Category Archives: Bing Image Creator

Fake Hair Transplant Before and After Photos Using AI

Hair Transplant Front Before After AI Photo
Hair transplant in the front (two separate photos). Generated by AI using Bing Image Creator and DALL-E.

Artificial Intelligence (AI) is all the rage in 2023. This is entirely due to the release of the ChatGPT (Chat Generative Pre-trained Transformer) chatbot from OpenAI in November 2022. Most people seem to already be impressed with this technology in its first iteration.

At the time of release, ChatGPT was based on OpenAI’s GPT-3.5 language model and only included information and data through 2021. This was since supplemented with the latest GPT-4 language model that was released on March 14, 2023.

Moreover, after Microsoft Bing added ChatGPT into its new search engine (only available on the Edge browser), the chatbot’s data includes the latest information from 2023. When used inside Bing, the chatbot also cites sources and references that it finds from the Bing search engine.

As the AI chatbot plus search engine battle accelerates, Alphabet (via Google) launched its own new Bard chatbot and Baidu (China) launched Ernie. Google is being more cautious with Bard in comparison to Microsoft with ChatGPT. It would be ironic if the global dangers of AI (and personal data collection) are ultimately in the hands of the Bing, Google and Baidu search engines.

Everything is moving at breakneck speed, although I am not one to trust AI content without detailed verification on my part. On a related note, check out my 2021 post on Alphabet-owned DeepMind’s Alphafold protein database; and my 2022 post on artificial intelligence and drug discovery.

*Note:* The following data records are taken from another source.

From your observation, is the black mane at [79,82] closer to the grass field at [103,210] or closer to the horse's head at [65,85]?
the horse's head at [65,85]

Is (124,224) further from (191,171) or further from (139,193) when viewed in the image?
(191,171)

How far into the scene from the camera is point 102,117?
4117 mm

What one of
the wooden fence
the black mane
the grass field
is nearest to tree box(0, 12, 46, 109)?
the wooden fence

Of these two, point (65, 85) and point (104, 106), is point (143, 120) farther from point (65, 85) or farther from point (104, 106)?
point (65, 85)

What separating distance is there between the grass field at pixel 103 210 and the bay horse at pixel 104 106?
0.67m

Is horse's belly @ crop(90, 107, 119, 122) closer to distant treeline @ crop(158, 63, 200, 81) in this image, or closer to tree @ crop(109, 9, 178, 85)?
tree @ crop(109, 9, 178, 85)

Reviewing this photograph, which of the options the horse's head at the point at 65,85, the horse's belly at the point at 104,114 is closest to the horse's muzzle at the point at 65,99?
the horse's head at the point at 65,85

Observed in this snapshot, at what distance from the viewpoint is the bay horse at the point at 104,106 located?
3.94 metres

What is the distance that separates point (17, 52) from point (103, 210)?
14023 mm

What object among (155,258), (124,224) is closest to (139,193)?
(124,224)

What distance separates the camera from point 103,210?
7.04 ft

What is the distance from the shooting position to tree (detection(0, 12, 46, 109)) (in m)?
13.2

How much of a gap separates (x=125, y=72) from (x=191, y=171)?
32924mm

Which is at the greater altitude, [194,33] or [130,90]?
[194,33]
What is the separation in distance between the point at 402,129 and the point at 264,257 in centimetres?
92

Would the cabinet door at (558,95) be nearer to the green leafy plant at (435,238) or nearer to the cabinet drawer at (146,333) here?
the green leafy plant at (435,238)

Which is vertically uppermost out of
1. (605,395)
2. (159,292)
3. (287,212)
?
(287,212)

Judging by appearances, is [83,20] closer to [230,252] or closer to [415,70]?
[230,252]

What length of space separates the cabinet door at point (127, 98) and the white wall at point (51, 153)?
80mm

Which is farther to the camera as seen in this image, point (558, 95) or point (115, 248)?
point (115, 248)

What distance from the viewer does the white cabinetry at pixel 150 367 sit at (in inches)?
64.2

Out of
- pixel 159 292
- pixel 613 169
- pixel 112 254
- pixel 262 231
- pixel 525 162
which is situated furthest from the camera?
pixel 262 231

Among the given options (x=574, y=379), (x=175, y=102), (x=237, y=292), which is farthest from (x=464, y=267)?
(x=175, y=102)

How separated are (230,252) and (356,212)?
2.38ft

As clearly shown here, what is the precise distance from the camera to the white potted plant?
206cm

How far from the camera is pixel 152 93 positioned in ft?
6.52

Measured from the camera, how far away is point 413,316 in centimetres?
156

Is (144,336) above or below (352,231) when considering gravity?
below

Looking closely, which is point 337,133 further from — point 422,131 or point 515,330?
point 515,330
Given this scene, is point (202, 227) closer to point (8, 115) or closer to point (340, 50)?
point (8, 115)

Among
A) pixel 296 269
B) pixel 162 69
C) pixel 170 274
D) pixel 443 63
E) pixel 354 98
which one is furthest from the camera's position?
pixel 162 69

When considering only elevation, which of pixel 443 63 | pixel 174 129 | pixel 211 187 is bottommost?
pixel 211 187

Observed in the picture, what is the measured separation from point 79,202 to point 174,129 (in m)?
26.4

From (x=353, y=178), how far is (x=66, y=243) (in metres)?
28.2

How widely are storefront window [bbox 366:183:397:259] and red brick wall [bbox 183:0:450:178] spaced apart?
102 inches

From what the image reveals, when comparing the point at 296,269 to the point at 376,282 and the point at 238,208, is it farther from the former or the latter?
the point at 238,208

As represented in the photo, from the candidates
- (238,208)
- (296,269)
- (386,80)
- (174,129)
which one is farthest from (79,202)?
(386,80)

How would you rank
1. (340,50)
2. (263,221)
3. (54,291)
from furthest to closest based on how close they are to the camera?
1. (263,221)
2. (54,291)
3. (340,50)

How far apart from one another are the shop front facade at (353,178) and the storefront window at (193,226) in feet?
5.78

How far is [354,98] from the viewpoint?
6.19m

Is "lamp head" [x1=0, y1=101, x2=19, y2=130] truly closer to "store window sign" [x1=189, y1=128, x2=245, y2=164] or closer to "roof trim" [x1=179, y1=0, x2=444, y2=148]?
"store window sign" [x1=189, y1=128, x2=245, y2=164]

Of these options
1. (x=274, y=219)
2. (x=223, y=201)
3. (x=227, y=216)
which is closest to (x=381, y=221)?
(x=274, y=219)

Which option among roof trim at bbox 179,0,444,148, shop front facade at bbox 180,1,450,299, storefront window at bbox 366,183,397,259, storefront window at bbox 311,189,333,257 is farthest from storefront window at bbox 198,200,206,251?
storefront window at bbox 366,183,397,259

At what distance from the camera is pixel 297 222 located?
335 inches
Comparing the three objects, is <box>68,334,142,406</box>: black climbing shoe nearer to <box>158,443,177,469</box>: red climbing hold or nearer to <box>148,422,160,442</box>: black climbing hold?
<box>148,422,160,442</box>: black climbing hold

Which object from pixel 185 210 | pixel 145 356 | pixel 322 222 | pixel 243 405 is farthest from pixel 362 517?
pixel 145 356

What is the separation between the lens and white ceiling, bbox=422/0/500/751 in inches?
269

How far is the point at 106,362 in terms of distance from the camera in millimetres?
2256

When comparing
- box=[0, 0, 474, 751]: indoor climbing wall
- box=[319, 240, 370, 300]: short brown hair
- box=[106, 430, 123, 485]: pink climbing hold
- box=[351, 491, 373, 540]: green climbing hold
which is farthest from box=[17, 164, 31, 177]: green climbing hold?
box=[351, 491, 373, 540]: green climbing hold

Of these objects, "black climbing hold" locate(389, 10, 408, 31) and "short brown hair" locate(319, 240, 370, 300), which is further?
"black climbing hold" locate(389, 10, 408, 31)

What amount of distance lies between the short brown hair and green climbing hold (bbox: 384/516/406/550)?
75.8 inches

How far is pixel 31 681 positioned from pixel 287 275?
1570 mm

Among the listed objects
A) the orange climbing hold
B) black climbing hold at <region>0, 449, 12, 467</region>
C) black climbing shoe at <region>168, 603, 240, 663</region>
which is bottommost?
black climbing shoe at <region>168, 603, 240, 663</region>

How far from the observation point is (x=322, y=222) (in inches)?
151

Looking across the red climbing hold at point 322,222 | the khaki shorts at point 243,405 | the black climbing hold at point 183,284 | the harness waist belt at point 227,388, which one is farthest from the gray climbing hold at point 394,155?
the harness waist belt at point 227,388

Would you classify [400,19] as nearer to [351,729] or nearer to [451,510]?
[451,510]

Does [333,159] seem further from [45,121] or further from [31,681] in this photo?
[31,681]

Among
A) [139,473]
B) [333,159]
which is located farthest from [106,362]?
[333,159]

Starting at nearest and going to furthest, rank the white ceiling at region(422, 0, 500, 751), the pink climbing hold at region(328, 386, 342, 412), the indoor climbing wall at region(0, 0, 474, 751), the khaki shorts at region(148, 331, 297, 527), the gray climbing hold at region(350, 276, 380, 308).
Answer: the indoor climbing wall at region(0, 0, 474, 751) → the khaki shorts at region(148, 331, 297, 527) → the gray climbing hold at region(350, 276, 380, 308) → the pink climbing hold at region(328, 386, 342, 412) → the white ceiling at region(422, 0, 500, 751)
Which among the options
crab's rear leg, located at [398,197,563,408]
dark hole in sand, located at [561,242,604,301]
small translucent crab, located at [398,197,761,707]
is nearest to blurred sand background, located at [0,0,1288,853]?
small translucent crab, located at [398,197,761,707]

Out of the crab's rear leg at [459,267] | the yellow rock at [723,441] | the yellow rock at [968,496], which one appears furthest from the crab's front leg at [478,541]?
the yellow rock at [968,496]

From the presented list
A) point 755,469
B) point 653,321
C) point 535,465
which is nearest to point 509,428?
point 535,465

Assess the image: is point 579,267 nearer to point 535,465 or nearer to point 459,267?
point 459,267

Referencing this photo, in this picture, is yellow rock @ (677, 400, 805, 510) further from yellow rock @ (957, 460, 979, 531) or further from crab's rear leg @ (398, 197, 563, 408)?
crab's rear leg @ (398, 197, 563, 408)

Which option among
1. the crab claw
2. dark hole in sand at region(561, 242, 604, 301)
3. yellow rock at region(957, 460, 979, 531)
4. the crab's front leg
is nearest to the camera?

Bing Image Creator Just Launched

I was initially planning to write a post on ChatGPT and how it responds to questions related to hair loss. However, then something even more interesting happened:

On March 21, 2023 Bing launched the groundbreaking Bing Image Creator. It is powered by DALL-E, also from OpenAI.

The old adage is now updated:

“A (fake AI-created) picture is worth a thousand words.”

As Deepfake voice and video artificial intelligence technology continues improving, perhaps someone will create a new adage:

“A (fake AI-created) video is worth a thousand pictures.”

Fake AI Generated Hair Transplant Before and After Photos

Over the years, I have seen numerous examples of hair transplant clinics using before and after patient photos from other clinics as their own. It is an epidemic according to some surgeons. Even when it comes to my own site, I regularly find other spammy sites plagiarizing and scraping my photos, logos, images and content.

But now we have Bing Image Creator that is free to use. No need to plagiarize photos from other people anymore. Moreover, other AI image creation software products (not free) such as Midjourney and Stable Diffusion already became popular in 2022.

The quality of these images is still subpar on some occasions. e.g., the below are two of the four images I got generated for “hair transplant before and after“. It seems like the AI prefers hair transplant results on the rear of the head for some reason! And it often puts the after result first, followed by the before.

Hair Transplant Before After AI Image
Hair transplant before after AI image using Bing Image Creator.

However, I have no doubt whatsoever that it is only a short time before these fake AI generated images become undetectable from the real thing. All of these technologies are constantly learning and self-improving from user feedback.

Moreover, if you vary the query in Bing Image Creator, the photos can become at least somewhat believable. At the very top of this post is one with the query “hair transplant in the front.”

Below are two results for the query “FUE hair transplant.”

FUE Hair Transplant AI Image
FUE hair transplant artificial intelligence Images.

To me, both of the above images seem like they are of real human scalps. Quite amazing if you are someone who is older than 30 years old in my opinion. Google was only founded in 1998, and the internet only started to became popular in the mid-1990s. Smartphones and faster speed internet access are yet more recent.

Inevitably, we will see numerous hair transplant surgeons and hair loss product developers use such “fake” photos. It will become impossible to discern truth from fiction. I would not be surprised if even some clinical trial before and after photos turn out to be doctored ones in the future.

Buyer beware (Caveat Emptor) is truer then ever before.